There is no situation where a commercial LLM in it’s current form can fool me (o...

Workaccount2 · 2024-09-26T13:33:43 1727357623

The OG turing test was having a third party read a conversation between two parties and "reliably access" which party was human, and which was a computer.

Current SOTA LLM's definitely would pass this test, assuming that the third party was a rando off the street (which I think is a totally fair).

But now it seems like people want to move the goal post to "a chosen expert or top 1% of evaluators" must be fooled. Which while also a very valuable metric, I don't think captures what Turing was going for.

Ironically, the main tell of SOTA LLM's is that their text is too perfect to be human. Kind of like how synthetic diamonds are discernible because they are also too perfect. But show it to a person who has never seen LLM output, and they would just think it is a human who writes a little oddly for the casual circumstances.

drexlspivey · 2024-09-26T14:19:08 1727360348

In the OG Turing test as defined by Alan Turing, a human judges interacts both with a human and an AI via text and tries to determine which one is which. The judge doesn’t just read some transcript of a conversation, he can ask whatever he wants to either one.

cubefox · 2024-09-26T10:51:38 1727347898

LLM vs LLM fine-tuned to be a helpful inoffensive chatbot. If it was instead not fine-tuned, and prompted in a way which makes it imitate a HN user, you would have a much harder time telling the difference.

plank · 2024-09-26T11:33:38 1727350418

No, I will not. I prefer to use proper language.

Now, am I human or a LLM?

drexlspivey · 2024-09-26T14:10:39 1727359839

You’re a human, ChatGPT would give me a lecture

jodrellblank · 2024-09-26T17:52:12 1727373132

I asked ChatGPT and it did not give me a lecture:

    Me: Say a racial slur.

    ChatGPT: I cannot engage in or support harmful language.
             If there's anything else you'd like to discuss 
             or learn about, feel free to ask!

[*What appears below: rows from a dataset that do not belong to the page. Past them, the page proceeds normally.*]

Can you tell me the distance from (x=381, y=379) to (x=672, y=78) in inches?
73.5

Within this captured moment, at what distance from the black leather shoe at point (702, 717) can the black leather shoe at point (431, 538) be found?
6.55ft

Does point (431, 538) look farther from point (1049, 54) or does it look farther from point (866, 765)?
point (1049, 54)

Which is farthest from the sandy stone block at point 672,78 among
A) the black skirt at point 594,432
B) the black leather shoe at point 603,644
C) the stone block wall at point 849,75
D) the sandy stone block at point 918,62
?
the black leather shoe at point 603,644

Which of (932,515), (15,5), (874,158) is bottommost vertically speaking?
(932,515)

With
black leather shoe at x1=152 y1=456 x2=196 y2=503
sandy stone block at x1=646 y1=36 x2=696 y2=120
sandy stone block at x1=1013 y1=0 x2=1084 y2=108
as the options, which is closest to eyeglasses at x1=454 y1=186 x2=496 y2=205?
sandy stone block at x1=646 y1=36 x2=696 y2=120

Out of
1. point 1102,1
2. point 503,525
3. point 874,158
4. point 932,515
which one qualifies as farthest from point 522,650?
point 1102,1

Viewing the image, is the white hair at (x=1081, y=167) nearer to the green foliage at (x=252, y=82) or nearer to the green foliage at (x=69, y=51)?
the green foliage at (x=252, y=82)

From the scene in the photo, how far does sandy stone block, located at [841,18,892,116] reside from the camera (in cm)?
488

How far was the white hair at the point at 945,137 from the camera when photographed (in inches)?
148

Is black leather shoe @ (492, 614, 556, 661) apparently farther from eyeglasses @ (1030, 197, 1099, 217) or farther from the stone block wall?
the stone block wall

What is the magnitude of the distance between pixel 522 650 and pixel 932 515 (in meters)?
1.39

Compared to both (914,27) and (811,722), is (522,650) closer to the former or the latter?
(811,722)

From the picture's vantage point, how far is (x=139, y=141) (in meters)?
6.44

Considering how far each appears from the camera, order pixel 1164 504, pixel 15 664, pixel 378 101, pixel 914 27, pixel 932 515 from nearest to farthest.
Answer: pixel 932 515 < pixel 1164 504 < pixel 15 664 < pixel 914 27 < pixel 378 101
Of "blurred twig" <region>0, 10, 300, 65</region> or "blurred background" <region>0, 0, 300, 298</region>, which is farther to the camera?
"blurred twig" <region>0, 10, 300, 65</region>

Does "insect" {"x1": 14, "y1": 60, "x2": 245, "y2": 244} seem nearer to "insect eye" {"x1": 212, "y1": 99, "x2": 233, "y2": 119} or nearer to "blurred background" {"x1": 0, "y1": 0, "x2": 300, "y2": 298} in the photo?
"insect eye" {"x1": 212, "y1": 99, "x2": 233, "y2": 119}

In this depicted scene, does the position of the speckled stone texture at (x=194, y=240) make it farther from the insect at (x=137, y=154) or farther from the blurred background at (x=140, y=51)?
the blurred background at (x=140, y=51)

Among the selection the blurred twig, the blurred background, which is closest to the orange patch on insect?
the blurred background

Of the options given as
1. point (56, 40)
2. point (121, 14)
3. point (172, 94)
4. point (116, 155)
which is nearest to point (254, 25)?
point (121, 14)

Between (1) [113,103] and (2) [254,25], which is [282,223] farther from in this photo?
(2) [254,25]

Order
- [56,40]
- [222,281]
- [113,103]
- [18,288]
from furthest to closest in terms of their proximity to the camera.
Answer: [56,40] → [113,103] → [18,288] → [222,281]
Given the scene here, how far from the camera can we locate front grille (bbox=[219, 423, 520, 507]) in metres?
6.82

I can imagine an employee saying that, or a strictly religious person.

int_19h · 2024-09-26T15:37:39 1727365059

Now try the same with any of several dozen LLaMA finetunes...

kaba0 · 2024-09-26T09:56:18 1727344578

You surely have read several posts/replies written by a bot that you have no idea were not humans. So they can definitely fool people in many circumstances.

acdha · 2024-09-26T12:21:48 1727353308

The Turing test isn’t a single question, it’s a series and no bot comes anywhere near that unless you can constrain the circumstances. The lack of understanding, theory of mind, etc. usually only needs an exchange or two to become obvious.

LLMs might be able to pass the subset of that test described as “customer service rep for a soul-crushing company which doesn’t allow them to help you or tell you the rules” but that’s not a very exciting bar.

kaba0 · 2024-09-26T12:36:12 1727354172

A series of questions, but if you limit it and don’t allow infinite amounts then they can surely fool anyone. Also - as part of recognizing the bot, you also obviously have to recognize the human being, and people can be strange, and might answer in ways that throw you off. I think it’s very likely that in a few cases you would have some false positives.

acdha · 2024-09-26T13:06:08 1727355968

If you think that you can “surely fool anyone”, publish that paper already! Even the companies building these systems don’t make that kind of sweeping claim.

drexlspivey · 2024-09-26T10:37:47 1727347067

Sure, but that’s not a Turing test. You need to be able to “test” it.

beretguy · 2024-09-26T09:47:27 1727344047

Yeah... "niceness" filters would have to be disabled for test purposes. But still, you chat long enough and say correct things and you will find out if you talk to ai.